----- QUOTED TEXT
The World’s First Typewriter

Behold the first-ever commercially successful typewriter:

What you are looking at is the Sholes & Glidden typewriter. The world’s first really successful typing machine, developed in 1867. It has the familiar type-bars up the top with the roller, and the keys and the spacebar down the bottom in front of the typist. Laid out in this now-familiar manner, this typewriter became wildly popular because it was easy to use, had everything designed in an easy-to-see layout, and was the first typing machine with the now-standard “QWERTY” keyboard (where does ‘Qwerty’ come from? Take a look at the first six letters at the top left of your keyboard in front of you).

The QWERTY keyboard was designed to stop typewriter typebars jamming together by spacing out the keys and typebars of the most frequently-used letters in the English language.

Sholes and Glidden were the men who invented this machine – Christopher Latham Sholes and his friend, mechanic Carlos Glidden. With assistance from printer Samuel Soules, the three men put together their new machine in a workshop in Milwaukee, Wisconsin, U.S.A.

In time, their prototype was ready and was unveiled in 1873. Try as they might, the men couldn’t mass-produce their typewriters, and so they sold it to
a firearms manufacturer.

This firearms manufacturer was looking to make more things than just guns. They were already making mechanical sewing-machines, and they saw this new ‘typing-machine’ as the next big thing, and snatched it up.

The name of this company?

E. Remington & Sons.

To this day, Remington typewriters are still considered among the best in the world, along with Ollivetti, Royal and Smith-Corona.

The Sholes & Glidden typewriter was renamed the Remginton No. 1. Although it was fairly practical, it still had a few shortcomings – you were still unable to see what you were typing on the paper. And the typebars only had capital letters on them. But it was at least better than the Hansen Writing Ball.

Improving the Typewriter

The Remington No. 1. was successful, but only moderately so. The shortcomings mentioned above slowed its acceptance by society, and the relative complexity of its operation meant that special people (typists!) had to be trained in using this new machine.

By the the 1880s and 90s, typewriters had improved markedly in design. Now, you could see what you were typing as you typed, due to a rearrangement of the typebars and the manner in which they struck the paper. You could type in both upper and lowercase letters and typebars didn’t tangle up and jam as much as they uesd to. By the turn of the century, the modern mechanical typewriter as we know it, was developed.

The Impact of the Typewriter

The impact of the typewriter was amazing. For the first time in history, a person could write faster than what he could with a pen. He didn’t need to keep dipping his dip-pen into an inkwell. His writing remained neat, constant and level throughout the entire word…sentence…line…page…document!
----------
----- RAW RECORDS
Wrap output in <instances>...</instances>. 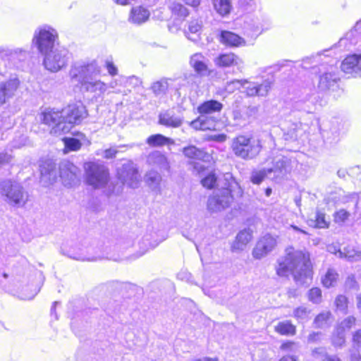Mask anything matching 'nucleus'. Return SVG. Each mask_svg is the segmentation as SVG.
Masks as SVG:
<instances>
[{"instance_id": "1", "label": "nucleus", "mask_w": 361, "mask_h": 361, "mask_svg": "<svg viewBox=\"0 0 361 361\" xmlns=\"http://www.w3.org/2000/svg\"><path fill=\"white\" fill-rule=\"evenodd\" d=\"M204 188L217 190L207 200V209L212 212H218L229 207L235 198L243 195V191L231 173H226L222 178H217L215 173L210 172L201 180Z\"/></svg>"}, {"instance_id": "2", "label": "nucleus", "mask_w": 361, "mask_h": 361, "mask_svg": "<svg viewBox=\"0 0 361 361\" xmlns=\"http://www.w3.org/2000/svg\"><path fill=\"white\" fill-rule=\"evenodd\" d=\"M102 68L96 60H81L74 62L70 68L69 76L77 82L80 92L92 99L103 97L109 85L99 78Z\"/></svg>"}, {"instance_id": "3", "label": "nucleus", "mask_w": 361, "mask_h": 361, "mask_svg": "<svg viewBox=\"0 0 361 361\" xmlns=\"http://www.w3.org/2000/svg\"><path fill=\"white\" fill-rule=\"evenodd\" d=\"M276 273L280 276L289 274L300 285H307L312 280V269L309 255L293 247L286 250V255L278 261Z\"/></svg>"}, {"instance_id": "4", "label": "nucleus", "mask_w": 361, "mask_h": 361, "mask_svg": "<svg viewBox=\"0 0 361 361\" xmlns=\"http://www.w3.org/2000/svg\"><path fill=\"white\" fill-rule=\"evenodd\" d=\"M26 55L27 52L22 49L0 47V75H4L8 67L15 65L17 61L23 60ZM19 85L20 81L17 78L0 82V106L15 96Z\"/></svg>"}, {"instance_id": "5", "label": "nucleus", "mask_w": 361, "mask_h": 361, "mask_svg": "<svg viewBox=\"0 0 361 361\" xmlns=\"http://www.w3.org/2000/svg\"><path fill=\"white\" fill-rule=\"evenodd\" d=\"M231 149L233 153L243 160L255 159L262 149L259 139L249 135H239L232 140Z\"/></svg>"}, {"instance_id": "6", "label": "nucleus", "mask_w": 361, "mask_h": 361, "mask_svg": "<svg viewBox=\"0 0 361 361\" xmlns=\"http://www.w3.org/2000/svg\"><path fill=\"white\" fill-rule=\"evenodd\" d=\"M272 85V81L269 79L264 80L262 82L250 81L247 80H233L225 85V91L229 94L234 92L240 88L244 89V92L247 97H264L268 95Z\"/></svg>"}, {"instance_id": "7", "label": "nucleus", "mask_w": 361, "mask_h": 361, "mask_svg": "<svg viewBox=\"0 0 361 361\" xmlns=\"http://www.w3.org/2000/svg\"><path fill=\"white\" fill-rule=\"evenodd\" d=\"M32 44L40 54L58 47L59 33L49 25L38 27L34 32Z\"/></svg>"}, {"instance_id": "8", "label": "nucleus", "mask_w": 361, "mask_h": 361, "mask_svg": "<svg viewBox=\"0 0 361 361\" xmlns=\"http://www.w3.org/2000/svg\"><path fill=\"white\" fill-rule=\"evenodd\" d=\"M39 121L50 128V133L60 135L68 133L62 109L46 108L39 115Z\"/></svg>"}, {"instance_id": "9", "label": "nucleus", "mask_w": 361, "mask_h": 361, "mask_svg": "<svg viewBox=\"0 0 361 361\" xmlns=\"http://www.w3.org/2000/svg\"><path fill=\"white\" fill-rule=\"evenodd\" d=\"M295 163V159L288 155L281 153L273 154L272 166L269 168L272 175L271 180L276 183L283 180L291 173Z\"/></svg>"}, {"instance_id": "10", "label": "nucleus", "mask_w": 361, "mask_h": 361, "mask_svg": "<svg viewBox=\"0 0 361 361\" xmlns=\"http://www.w3.org/2000/svg\"><path fill=\"white\" fill-rule=\"evenodd\" d=\"M223 108V104L216 100H209L200 104L198 108V112L200 116L195 121L190 123V126L195 128L202 130H211L214 128V121H207V115L215 112H220Z\"/></svg>"}, {"instance_id": "11", "label": "nucleus", "mask_w": 361, "mask_h": 361, "mask_svg": "<svg viewBox=\"0 0 361 361\" xmlns=\"http://www.w3.org/2000/svg\"><path fill=\"white\" fill-rule=\"evenodd\" d=\"M42 55L44 56V68L52 73H56L65 68L69 61L68 51L63 47H58Z\"/></svg>"}, {"instance_id": "12", "label": "nucleus", "mask_w": 361, "mask_h": 361, "mask_svg": "<svg viewBox=\"0 0 361 361\" xmlns=\"http://www.w3.org/2000/svg\"><path fill=\"white\" fill-rule=\"evenodd\" d=\"M87 183L94 188L104 187L109 178L108 169L106 166L97 162L85 164Z\"/></svg>"}, {"instance_id": "13", "label": "nucleus", "mask_w": 361, "mask_h": 361, "mask_svg": "<svg viewBox=\"0 0 361 361\" xmlns=\"http://www.w3.org/2000/svg\"><path fill=\"white\" fill-rule=\"evenodd\" d=\"M0 191L2 195L6 197L8 203L13 206H23L27 200L23 187L16 181H2L0 184Z\"/></svg>"}, {"instance_id": "14", "label": "nucleus", "mask_w": 361, "mask_h": 361, "mask_svg": "<svg viewBox=\"0 0 361 361\" xmlns=\"http://www.w3.org/2000/svg\"><path fill=\"white\" fill-rule=\"evenodd\" d=\"M68 131L72 129L74 125L80 124L87 116L86 107L81 102L70 104L62 109Z\"/></svg>"}, {"instance_id": "15", "label": "nucleus", "mask_w": 361, "mask_h": 361, "mask_svg": "<svg viewBox=\"0 0 361 361\" xmlns=\"http://www.w3.org/2000/svg\"><path fill=\"white\" fill-rule=\"evenodd\" d=\"M319 128L324 141L333 144L339 140L343 125L337 119L326 120L320 123Z\"/></svg>"}, {"instance_id": "16", "label": "nucleus", "mask_w": 361, "mask_h": 361, "mask_svg": "<svg viewBox=\"0 0 361 361\" xmlns=\"http://www.w3.org/2000/svg\"><path fill=\"white\" fill-rule=\"evenodd\" d=\"M119 180L128 187L135 188L138 186L140 178L137 169L132 161H127L118 170Z\"/></svg>"}, {"instance_id": "17", "label": "nucleus", "mask_w": 361, "mask_h": 361, "mask_svg": "<svg viewBox=\"0 0 361 361\" xmlns=\"http://www.w3.org/2000/svg\"><path fill=\"white\" fill-rule=\"evenodd\" d=\"M59 173L65 186L72 187L79 181L80 169L69 161L60 163Z\"/></svg>"}, {"instance_id": "18", "label": "nucleus", "mask_w": 361, "mask_h": 361, "mask_svg": "<svg viewBox=\"0 0 361 361\" xmlns=\"http://www.w3.org/2000/svg\"><path fill=\"white\" fill-rule=\"evenodd\" d=\"M341 71L351 77L361 75V54H350L347 56L341 64Z\"/></svg>"}, {"instance_id": "19", "label": "nucleus", "mask_w": 361, "mask_h": 361, "mask_svg": "<svg viewBox=\"0 0 361 361\" xmlns=\"http://www.w3.org/2000/svg\"><path fill=\"white\" fill-rule=\"evenodd\" d=\"M318 87L321 90H326L333 87L338 80L336 68L333 66H324L322 65Z\"/></svg>"}, {"instance_id": "20", "label": "nucleus", "mask_w": 361, "mask_h": 361, "mask_svg": "<svg viewBox=\"0 0 361 361\" xmlns=\"http://www.w3.org/2000/svg\"><path fill=\"white\" fill-rule=\"evenodd\" d=\"M276 240L269 234L262 236L253 250L252 255L256 259H261L270 252L276 246Z\"/></svg>"}, {"instance_id": "21", "label": "nucleus", "mask_w": 361, "mask_h": 361, "mask_svg": "<svg viewBox=\"0 0 361 361\" xmlns=\"http://www.w3.org/2000/svg\"><path fill=\"white\" fill-rule=\"evenodd\" d=\"M244 34L256 38L267 27H264L261 19L253 16H246L243 26Z\"/></svg>"}, {"instance_id": "22", "label": "nucleus", "mask_w": 361, "mask_h": 361, "mask_svg": "<svg viewBox=\"0 0 361 361\" xmlns=\"http://www.w3.org/2000/svg\"><path fill=\"white\" fill-rule=\"evenodd\" d=\"M151 12L148 7L144 6H133L128 14V21L135 26L146 23L150 18Z\"/></svg>"}, {"instance_id": "23", "label": "nucleus", "mask_w": 361, "mask_h": 361, "mask_svg": "<svg viewBox=\"0 0 361 361\" xmlns=\"http://www.w3.org/2000/svg\"><path fill=\"white\" fill-rule=\"evenodd\" d=\"M183 117L172 110H166L159 115V123L167 128H176L182 126Z\"/></svg>"}, {"instance_id": "24", "label": "nucleus", "mask_w": 361, "mask_h": 361, "mask_svg": "<svg viewBox=\"0 0 361 361\" xmlns=\"http://www.w3.org/2000/svg\"><path fill=\"white\" fill-rule=\"evenodd\" d=\"M214 63L221 68L237 66L238 70H240L243 66V60L233 53L220 54L215 58Z\"/></svg>"}, {"instance_id": "25", "label": "nucleus", "mask_w": 361, "mask_h": 361, "mask_svg": "<svg viewBox=\"0 0 361 361\" xmlns=\"http://www.w3.org/2000/svg\"><path fill=\"white\" fill-rule=\"evenodd\" d=\"M209 59L201 53H195L190 56V65L200 76H205L209 73Z\"/></svg>"}, {"instance_id": "26", "label": "nucleus", "mask_w": 361, "mask_h": 361, "mask_svg": "<svg viewBox=\"0 0 361 361\" xmlns=\"http://www.w3.org/2000/svg\"><path fill=\"white\" fill-rule=\"evenodd\" d=\"M220 42L226 46L231 47H238L246 46L245 40L237 34L224 30L220 35Z\"/></svg>"}, {"instance_id": "27", "label": "nucleus", "mask_w": 361, "mask_h": 361, "mask_svg": "<svg viewBox=\"0 0 361 361\" xmlns=\"http://www.w3.org/2000/svg\"><path fill=\"white\" fill-rule=\"evenodd\" d=\"M147 163L160 170L167 171L169 168L168 160L164 154L159 151L150 153L147 159Z\"/></svg>"}, {"instance_id": "28", "label": "nucleus", "mask_w": 361, "mask_h": 361, "mask_svg": "<svg viewBox=\"0 0 361 361\" xmlns=\"http://www.w3.org/2000/svg\"><path fill=\"white\" fill-rule=\"evenodd\" d=\"M77 137H64L63 139L65 148L68 151H78L82 144L90 143L86 136L82 133L76 134Z\"/></svg>"}, {"instance_id": "29", "label": "nucleus", "mask_w": 361, "mask_h": 361, "mask_svg": "<svg viewBox=\"0 0 361 361\" xmlns=\"http://www.w3.org/2000/svg\"><path fill=\"white\" fill-rule=\"evenodd\" d=\"M212 6L221 17H228L233 9L232 0H212Z\"/></svg>"}, {"instance_id": "30", "label": "nucleus", "mask_w": 361, "mask_h": 361, "mask_svg": "<svg viewBox=\"0 0 361 361\" xmlns=\"http://www.w3.org/2000/svg\"><path fill=\"white\" fill-rule=\"evenodd\" d=\"M70 258L80 261H96L97 257L92 256L89 254V249L87 247H76L68 250L64 253Z\"/></svg>"}, {"instance_id": "31", "label": "nucleus", "mask_w": 361, "mask_h": 361, "mask_svg": "<svg viewBox=\"0 0 361 361\" xmlns=\"http://www.w3.org/2000/svg\"><path fill=\"white\" fill-rule=\"evenodd\" d=\"M252 232L250 229H244L238 233L235 240L232 245L233 251L243 250L252 239Z\"/></svg>"}, {"instance_id": "32", "label": "nucleus", "mask_w": 361, "mask_h": 361, "mask_svg": "<svg viewBox=\"0 0 361 361\" xmlns=\"http://www.w3.org/2000/svg\"><path fill=\"white\" fill-rule=\"evenodd\" d=\"M183 154L185 157L193 159L194 161H207L210 157L209 154L204 151L190 145L183 149Z\"/></svg>"}, {"instance_id": "33", "label": "nucleus", "mask_w": 361, "mask_h": 361, "mask_svg": "<svg viewBox=\"0 0 361 361\" xmlns=\"http://www.w3.org/2000/svg\"><path fill=\"white\" fill-rule=\"evenodd\" d=\"M202 27V21L198 19L191 20L188 26V29L185 30V35L191 41H197Z\"/></svg>"}, {"instance_id": "34", "label": "nucleus", "mask_w": 361, "mask_h": 361, "mask_svg": "<svg viewBox=\"0 0 361 361\" xmlns=\"http://www.w3.org/2000/svg\"><path fill=\"white\" fill-rule=\"evenodd\" d=\"M40 173L42 178L54 181L56 178V164L51 160L44 161L40 165Z\"/></svg>"}, {"instance_id": "35", "label": "nucleus", "mask_w": 361, "mask_h": 361, "mask_svg": "<svg viewBox=\"0 0 361 361\" xmlns=\"http://www.w3.org/2000/svg\"><path fill=\"white\" fill-rule=\"evenodd\" d=\"M171 81V79L162 78L160 80L154 82L151 86V90L157 96L164 95L168 91L170 86L169 82Z\"/></svg>"}, {"instance_id": "36", "label": "nucleus", "mask_w": 361, "mask_h": 361, "mask_svg": "<svg viewBox=\"0 0 361 361\" xmlns=\"http://www.w3.org/2000/svg\"><path fill=\"white\" fill-rule=\"evenodd\" d=\"M266 178H271V173L269 168H263L259 170L253 171L251 173L250 180L252 183L259 185Z\"/></svg>"}, {"instance_id": "37", "label": "nucleus", "mask_w": 361, "mask_h": 361, "mask_svg": "<svg viewBox=\"0 0 361 361\" xmlns=\"http://www.w3.org/2000/svg\"><path fill=\"white\" fill-rule=\"evenodd\" d=\"M275 331L281 335H294L296 331L295 326L289 321L279 322L275 326Z\"/></svg>"}, {"instance_id": "38", "label": "nucleus", "mask_w": 361, "mask_h": 361, "mask_svg": "<svg viewBox=\"0 0 361 361\" xmlns=\"http://www.w3.org/2000/svg\"><path fill=\"white\" fill-rule=\"evenodd\" d=\"M341 257H345L350 262H357L361 260V251L356 250L353 247H347L343 251H339Z\"/></svg>"}, {"instance_id": "39", "label": "nucleus", "mask_w": 361, "mask_h": 361, "mask_svg": "<svg viewBox=\"0 0 361 361\" xmlns=\"http://www.w3.org/2000/svg\"><path fill=\"white\" fill-rule=\"evenodd\" d=\"M161 180V177L159 173L154 171L148 172L145 176L146 183L154 190L159 188Z\"/></svg>"}, {"instance_id": "40", "label": "nucleus", "mask_w": 361, "mask_h": 361, "mask_svg": "<svg viewBox=\"0 0 361 361\" xmlns=\"http://www.w3.org/2000/svg\"><path fill=\"white\" fill-rule=\"evenodd\" d=\"M147 142L150 146H162L171 143V140L161 134H157L149 136L147 138Z\"/></svg>"}, {"instance_id": "41", "label": "nucleus", "mask_w": 361, "mask_h": 361, "mask_svg": "<svg viewBox=\"0 0 361 361\" xmlns=\"http://www.w3.org/2000/svg\"><path fill=\"white\" fill-rule=\"evenodd\" d=\"M338 277V274L334 269H329L322 279V283L326 288L334 286L337 282Z\"/></svg>"}, {"instance_id": "42", "label": "nucleus", "mask_w": 361, "mask_h": 361, "mask_svg": "<svg viewBox=\"0 0 361 361\" xmlns=\"http://www.w3.org/2000/svg\"><path fill=\"white\" fill-rule=\"evenodd\" d=\"M169 8L173 15L180 18H185L189 15L188 8L178 2H173L169 6Z\"/></svg>"}, {"instance_id": "43", "label": "nucleus", "mask_w": 361, "mask_h": 361, "mask_svg": "<svg viewBox=\"0 0 361 361\" xmlns=\"http://www.w3.org/2000/svg\"><path fill=\"white\" fill-rule=\"evenodd\" d=\"M310 225L319 228H325L329 226L328 222L326 221L325 215L319 212H317L314 216V219H311Z\"/></svg>"}, {"instance_id": "44", "label": "nucleus", "mask_w": 361, "mask_h": 361, "mask_svg": "<svg viewBox=\"0 0 361 361\" xmlns=\"http://www.w3.org/2000/svg\"><path fill=\"white\" fill-rule=\"evenodd\" d=\"M330 312H324L318 314L314 319V324L316 328H324L328 324L330 318Z\"/></svg>"}, {"instance_id": "45", "label": "nucleus", "mask_w": 361, "mask_h": 361, "mask_svg": "<svg viewBox=\"0 0 361 361\" xmlns=\"http://www.w3.org/2000/svg\"><path fill=\"white\" fill-rule=\"evenodd\" d=\"M345 343V332L336 328L332 337V344L336 347H341Z\"/></svg>"}, {"instance_id": "46", "label": "nucleus", "mask_w": 361, "mask_h": 361, "mask_svg": "<svg viewBox=\"0 0 361 361\" xmlns=\"http://www.w3.org/2000/svg\"><path fill=\"white\" fill-rule=\"evenodd\" d=\"M308 299L313 303L319 304L322 302V290L319 288H312L309 290Z\"/></svg>"}, {"instance_id": "47", "label": "nucleus", "mask_w": 361, "mask_h": 361, "mask_svg": "<svg viewBox=\"0 0 361 361\" xmlns=\"http://www.w3.org/2000/svg\"><path fill=\"white\" fill-rule=\"evenodd\" d=\"M238 5L243 11L251 12L257 8V0H238Z\"/></svg>"}, {"instance_id": "48", "label": "nucleus", "mask_w": 361, "mask_h": 361, "mask_svg": "<svg viewBox=\"0 0 361 361\" xmlns=\"http://www.w3.org/2000/svg\"><path fill=\"white\" fill-rule=\"evenodd\" d=\"M355 318L353 316L348 317L343 320L337 326V329L345 332L346 330H349L355 323Z\"/></svg>"}, {"instance_id": "49", "label": "nucleus", "mask_w": 361, "mask_h": 361, "mask_svg": "<svg viewBox=\"0 0 361 361\" xmlns=\"http://www.w3.org/2000/svg\"><path fill=\"white\" fill-rule=\"evenodd\" d=\"M310 311L303 306L297 307L293 311V316L298 320H305L308 317Z\"/></svg>"}, {"instance_id": "50", "label": "nucleus", "mask_w": 361, "mask_h": 361, "mask_svg": "<svg viewBox=\"0 0 361 361\" xmlns=\"http://www.w3.org/2000/svg\"><path fill=\"white\" fill-rule=\"evenodd\" d=\"M335 304L338 310L343 312H346L348 307V300L347 298L343 295H338L335 300Z\"/></svg>"}, {"instance_id": "51", "label": "nucleus", "mask_w": 361, "mask_h": 361, "mask_svg": "<svg viewBox=\"0 0 361 361\" xmlns=\"http://www.w3.org/2000/svg\"><path fill=\"white\" fill-rule=\"evenodd\" d=\"M350 214L345 209H340L334 214V220L338 224H342L348 219Z\"/></svg>"}, {"instance_id": "52", "label": "nucleus", "mask_w": 361, "mask_h": 361, "mask_svg": "<svg viewBox=\"0 0 361 361\" xmlns=\"http://www.w3.org/2000/svg\"><path fill=\"white\" fill-rule=\"evenodd\" d=\"M353 348L358 350L361 348V329L357 331L353 337Z\"/></svg>"}, {"instance_id": "53", "label": "nucleus", "mask_w": 361, "mask_h": 361, "mask_svg": "<svg viewBox=\"0 0 361 361\" xmlns=\"http://www.w3.org/2000/svg\"><path fill=\"white\" fill-rule=\"evenodd\" d=\"M105 66L109 75H111V76L117 75L118 69L113 63V61L106 60L105 62Z\"/></svg>"}, {"instance_id": "54", "label": "nucleus", "mask_w": 361, "mask_h": 361, "mask_svg": "<svg viewBox=\"0 0 361 361\" xmlns=\"http://www.w3.org/2000/svg\"><path fill=\"white\" fill-rule=\"evenodd\" d=\"M354 32H359L361 33V19L357 21L353 28L350 32H348L345 35V37L341 39V42L344 41L345 39H348L351 35H353Z\"/></svg>"}, {"instance_id": "55", "label": "nucleus", "mask_w": 361, "mask_h": 361, "mask_svg": "<svg viewBox=\"0 0 361 361\" xmlns=\"http://www.w3.org/2000/svg\"><path fill=\"white\" fill-rule=\"evenodd\" d=\"M322 334L321 332H312L307 337L309 343H315L321 340Z\"/></svg>"}, {"instance_id": "56", "label": "nucleus", "mask_w": 361, "mask_h": 361, "mask_svg": "<svg viewBox=\"0 0 361 361\" xmlns=\"http://www.w3.org/2000/svg\"><path fill=\"white\" fill-rule=\"evenodd\" d=\"M200 161H192L190 163L193 166L194 170L198 173H202L205 169L204 165Z\"/></svg>"}, {"instance_id": "57", "label": "nucleus", "mask_w": 361, "mask_h": 361, "mask_svg": "<svg viewBox=\"0 0 361 361\" xmlns=\"http://www.w3.org/2000/svg\"><path fill=\"white\" fill-rule=\"evenodd\" d=\"M283 137L286 140H295L297 138V133L295 128H294L288 131L287 133H284Z\"/></svg>"}, {"instance_id": "58", "label": "nucleus", "mask_w": 361, "mask_h": 361, "mask_svg": "<svg viewBox=\"0 0 361 361\" xmlns=\"http://www.w3.org/2000/svg\"><path fill=\"white\" fill-rule=\"evenodd\" d=\"M118 151L115 148H109L104 152V157L106 159H111L116 156Z\"/></svg>"}, {"instance_id": "59", "label": "nucleus", "mask_w": 361, "mask_h": 361, "mask_svg": "<svg viewBox=\"0 0 361 361\" xmlns=\"http://www.w3.org/2000/svg\"><path fill=\"white\" fill-rule=\"evenodd\" d=\"M12 157L7 153H0V164L8 163L11 161Z\"/></svg>"}, {"instance_id": "60", "label": "nucleus", "mask_w": 361, "mask_h": 361, "mask_svg": "<svg viewBox=\"0 0 361 361\" xmlns=\"http://www.w3.org/2000/svg\"><path fill=\"white\" fill-rule=\"evenodd\" d=\"M126 82L128 84H132L134 86H137L140 84V80L138 78L135 76H131L129 77L128 79L126 80Z\"/></svg>"}, {"instance_id": "61", "label": "nucleus", "mask_w": 361, "mask_h": 361, "mask_svg": "<svg viewBox=\"0 0 361 361\" xmlns=\"http://www.w3.org/2000/svg\"><path fill=\"white\" fill-rule=\"evenodd\" d=\"M184 2L188 6L197 8L200 4L201 0H184Z\"/></svg>"}, {"instance_id": "62", "label": "nucleus", "mask_w": 361, "mask_h": 361, "mask_svg": "<svg viewBox=\"0 0 361 361\" xmlns=\"http://www.w3.org/2000/svg\"><path fill=\"white\" fill-rule=\"evenodd\" d=\"M350 361H361V355L360 353L353 350L350 353Z\"/></svg>"}, {"instance_id": "63", "label": "nucleus", "mask_w": 361, "mask_h": 361, "mask_svg": "<svg viewBox=\"0 0 361 361\" xmlns=\"http://www.w3.org/2000/svg\"><path fill=\"white\" fill-rule=\"evenodd\" d=\"M295 343L293 342H287L285 343H283L281 345V348L286 350H292L294 347H295Z\"/></svg>"}, {"instance_id": "64", "label": "nucleus", "mask_w": 361, "mask_h": 361, "mask_svg": "<svg viewBox=\"0 0 361 361\" xmlns=\"http://www.w3.org/2000/svg\"><path fill=\"white\" fill-rule=\"evenodd\" d=\"M258 111L257 106H249L247 109L246 114L248 116H255Z\"/></svg>"}]
</instances>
----------
**GOALS:**
A) Answer these from the typewriter article:
(i) In what city and state did the three men build their new machine?
(ii) Besides guns, what was the firearms manufacturer already making?
(iii) By what point was the modern mechanical typewriter developed?
B) Copy the typewriter article from "In time, their" up to and including "Royal and Smith-Corona.".
C) Carry on the typewriter article from the point where it stops.
The listing stands apart from the typewriter article and is its own material.

**OUTPUTS:**
A)
(i) Milwaukee, Wisconsin
(ii) Mechanical sewing-machines
(iii) By the turn of the century

B)
In time, their prototype was ready and was unveiled in 1873. Try as they might, the men couldn’t mass-produce their typewriters, and so they sold it to
a firearms manufacturer.

This firearms manufacturer was looking to make more things than just guns. They were already making mechanical sewing-machines, and they saw this new ‘typing-machine’ as the next big thing, and snatched it up.

The name of this company?

E. Remington & Sons.

To this day, Remington typewriters are still considered among the best in the world, along with Ollivetti, Royal and Smith-Corona.

C)
The typewriter made everything faster, neater, easier and more standardised and uniform. The typewriter also saw the entrance of women into the business workforce for the first time. Secretaries hammered away at their machines, typing out copy and speeches, reports, essays and memoranda. The typewriter was changing everything.

Once, writers had to handwrite everything. Now, they could type it up. Some of the greatest stories in the world were typed up on typewriters, and some typewriter-brands became famously associated with various authors.

Typewriter Lingo

Ever since the 1980s, the typewriter has become less and less of a business machine or desktop staple, and more and more a historical curiosity. But to this day, we still use a lot of typewriter jargon in our everyday lives.

Don’t believe me?

C.C.

You see this on your email textboxes all the time. “C.C.”, stands for “CARBON COPY”. In the days of typewriters, to make a carbon-copy meant to sandwich two pieces of paper around a sheet of carbon-paper. All three pieces of paper were then cranked into the typewriter. When a typebar struck the ribbon, the ink would imprint itself onto the first sheet. The force of the typebar hitting the page would press some of the dye out of the sheet of carbon-paper and imprint the same letter onto the second sheet of paper behind it. This second sheet of paper would be called the ‘carbon-copy’.

Return/Enter

The most important key on a keyboard. It opens windows, closes folders, starts new lines, begins movies and does so many things in computer-games.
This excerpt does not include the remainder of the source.